There's a split method in the re module that should work for you.
>>> s = 'abcde2011-09-30.log'
>>> re.split('(\d{4}-\d{2}-\d{2})', s)
('abcde', '2011-09-30', '.log')
If you don't actually want the date as part of the returned list, just omit the parentheses around the regular expression so that it doesn't have a capturing group:
>>> re.split('\d{4}-\d{2}-\d{2}', s)
('abcde', '.log')
Be advised that if the pattern matches more than once, i.e. if there is more than one date in the filename, then this will split on both of them. For example,
>>> s2 = 'abcde2011-09-30fghij2012-09-31.log'
>>> re.split('(\d{4}-\d{2}-\d{2})', s2)
('abcde', '2011-09-30', 'fghij', '2012-09-31', '.log')
If this is a problem, you can use the maxsplit argument to split to only split it once, on the first occurrence of the date:
>>> re.split('(\d{4}-\d{2}-\d{2})', s, 1)

_Extracted material_
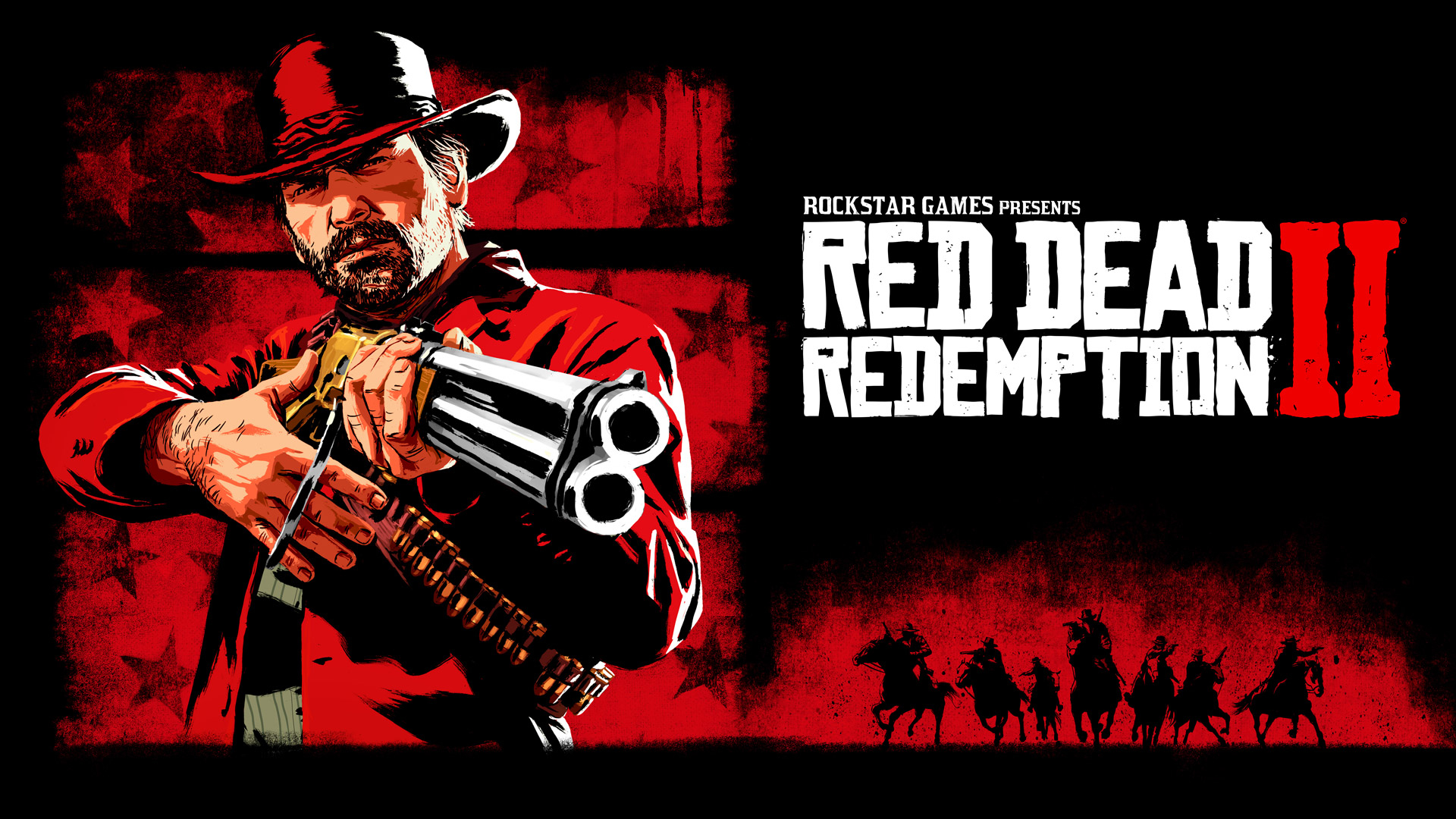 Free download wallpaper Video Game, Red Dead Redemption 2, Arthur Morgan on your PC desktop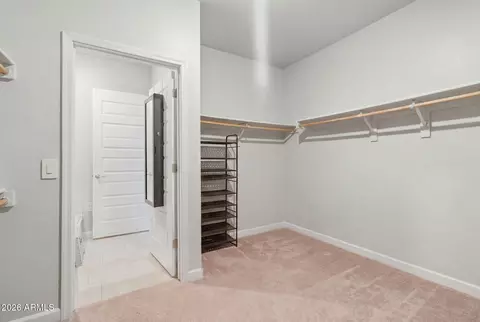 Entry Way - 483 W Weldon St, Vail, AZ 85641 photo 6 of 6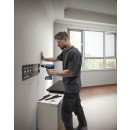 428134GSB_18V-25_KV_02.jpg BOSCH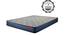 Back Magic - Orthopaedic Certified Double Size Coir Mattress (Blue, 6 in Mattress Thickness (in Inches), 75 x 48 in Mattress Size, Double Mattress Type) by Urban Ladder - Rear View Design 1 - 708609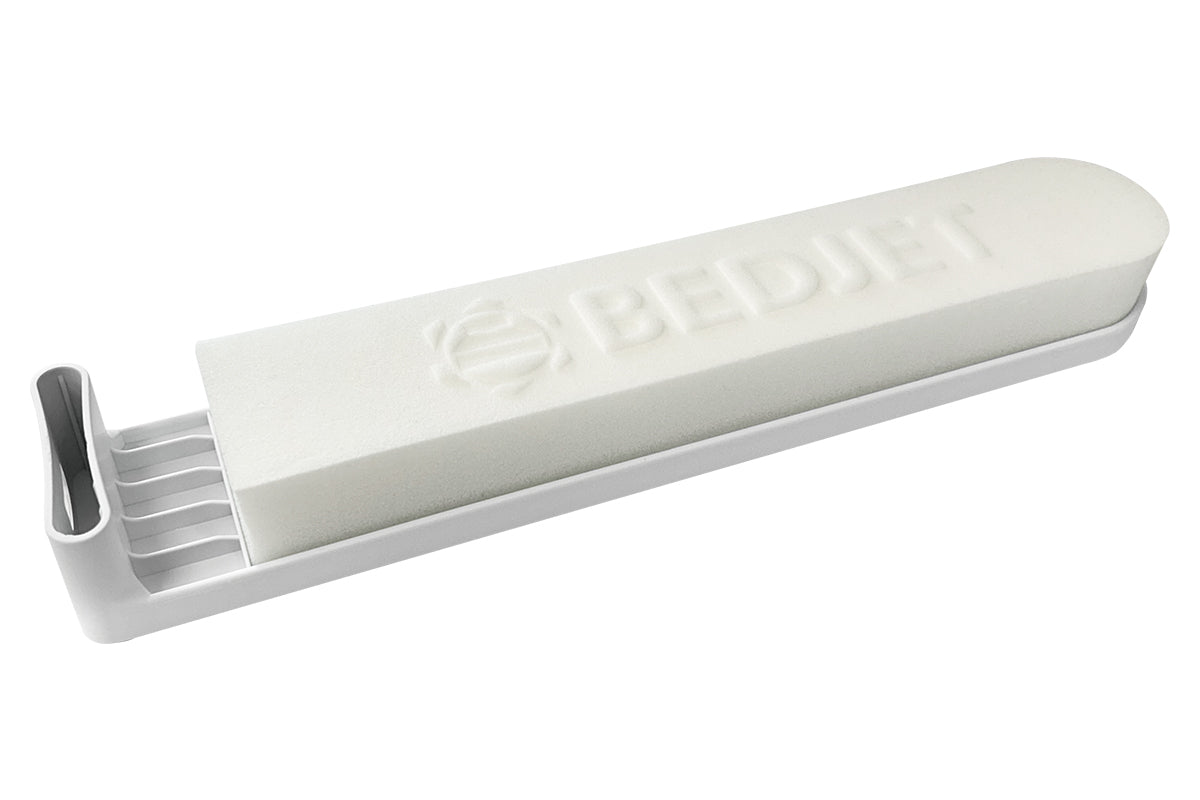 V2Shop-Paddle.jpg
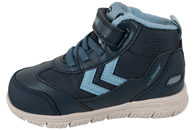 HUMMEL 26182 0526
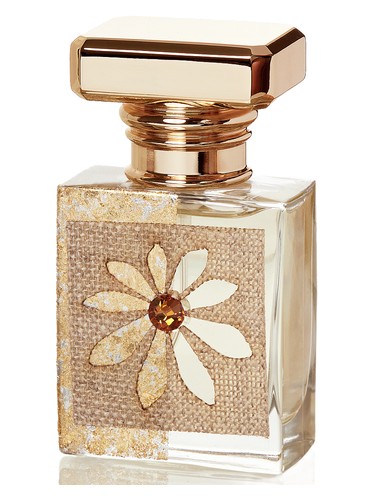 Ladylike M. Micallef perfume by M Micallef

_Questions_
A) Can you sum up the re.split explanation in two sentences?
B) Could you write what comes next in the re.split explanation, picking up after its final line?
The lines above are separate material from the re.split explanation.

_Outputs in order_
A) The split method in the re module can break a filename around a date pattern, keeping the date in the result when the pattern has a capturing group and leaving it out when the parentheses are omitted. If the pattern matches more than once, the string is split at every date, but the maxsplit argument can limit the split to the first occurrence.

B)
('abcde', '2011-09-30', 'fghij2012-09-31.log')
How's this:
>>> import re
>>> a = "abcde2011-09-30.log"
>>> myregexp = re.compile(r'^(.*)(\d{4}-\d{2}-\d{2})(\.\w+)$')
>>> m = myregexp.match(a)
>>> m
<_sre.SRE_Match object at 0xb7f69480>
>>> m.groups()
('abcde', '2011-09-30', '.log')
I don't know the exact python regex syntax but something like this should do the job:
/^(\D+?)([\d-]+)(\.log)$/
(without using regex and interpreting your string as a filename:)
lets start with splitting the filename and the extension 'log':
filename, ext = os.path.splitext('abcde2011-09-30.log')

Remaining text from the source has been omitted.